ID #1046 A pediatric brain tumor organoid biobank generated using a novel location-matched growth media formulation
Milagros Suarez, Sophie Xiao, Aalaa Abdallah, Yiming Mei, Zilu Huang, Jinnan Chen, Xin Zhai, Jiang Tongchao, Ching Man Wai, Brian Wray, Matthew John Schipma, Michael DeCuypere, Sandi Lam, Nitin Wadhwani, Yuchen Du, Tsz-Kwong Man, Xiao-Nan LiAbstract
Background
Pediatric brain tumors are the leading cause of cancer-related death in children. Developing novel therapies requires biologically accurate models that reliably predict patient responses. Organoids have emerged as a promising platform for preclinical drug testing, but their development has been limited by low formation rates, scarce tissue availability, and the inability of standard media to meet the distinct growth requirements of tumors from different brain regions.
Methodology
We developed a series of novel, customized growth media formulations containing a cocktail of growth factors specific to different brain locations during brain development to generate tumor organoids from patient tumors and PDOX models. Tumor tissue was dissociated and cultured to form sphere-like organoids. Organoids were characterized by immunohistochemistry, single-cell RNA sequencing, and whole-exome sequencing. High-throughput screening (HTS) of 90 compounds, pre-selected from prior active hits identified in paired PDOX-derived neurosphere and monolayer cultures, was performed on matched organoids.
Results
We generated 121 organoids with high success rates: 85.3% from patient tumors (medulloblastoma 11/11, high-grade glioma 11/13, low-grade glioma 27/31, ependymoma 5/6, DIPG 3/5) and 65.5% from PDOX models (medulloblastoma 29/35, high-grade glioma 13/18, low-grade glioma 5/14, ependymoma 1/3, DIPG 7/14). Organoids recapitulated key histological features and expressed lineage and stemness markers (NESTIN, GFAP, NEUN, SOX2, BMI1).

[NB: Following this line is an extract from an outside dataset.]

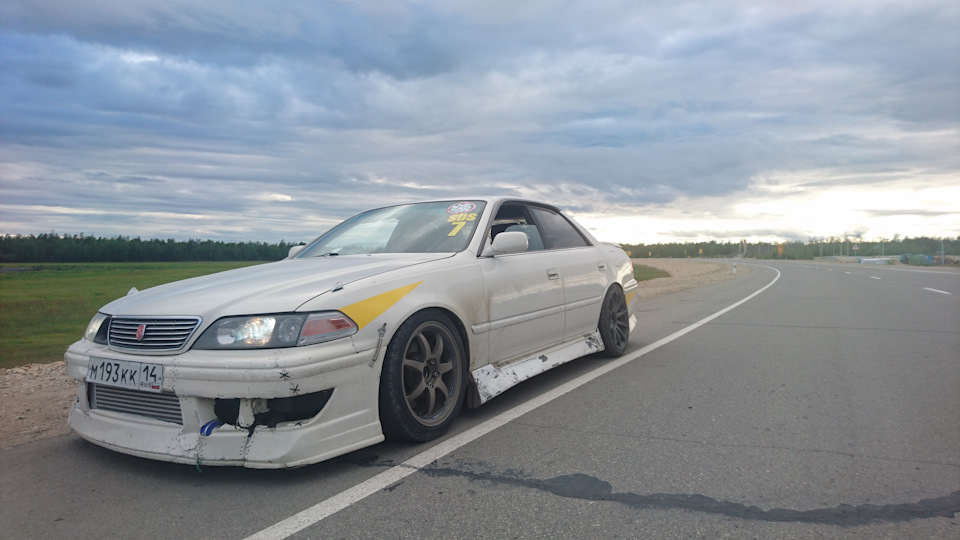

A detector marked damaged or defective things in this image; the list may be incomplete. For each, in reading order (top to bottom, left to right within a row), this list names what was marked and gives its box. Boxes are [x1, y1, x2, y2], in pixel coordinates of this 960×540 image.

Single-cell RNA sequencing of 7 matched tumor–organoid pairs revealed preservation of neoplastic cellular states and transcriptional heterogeneity. Whole-exome sequencing confirmed conservation of somatic variants and copy number alterations. HTS identified 26 drugs with concordant activity in matched organoids, targeting pathways involved in pHGG survival, invasion, and therapeutic resistance.
Conclusions
Our location-matched, developmentally informed growth media enables robust and reproducible generation of pediatric brain tumor organoids that faithfully mimic parental tumors. This platform provides a powerful tool for preclinical drug screening and holds promise for accelerating the discovery of effective therapies for pediatric brain tumors.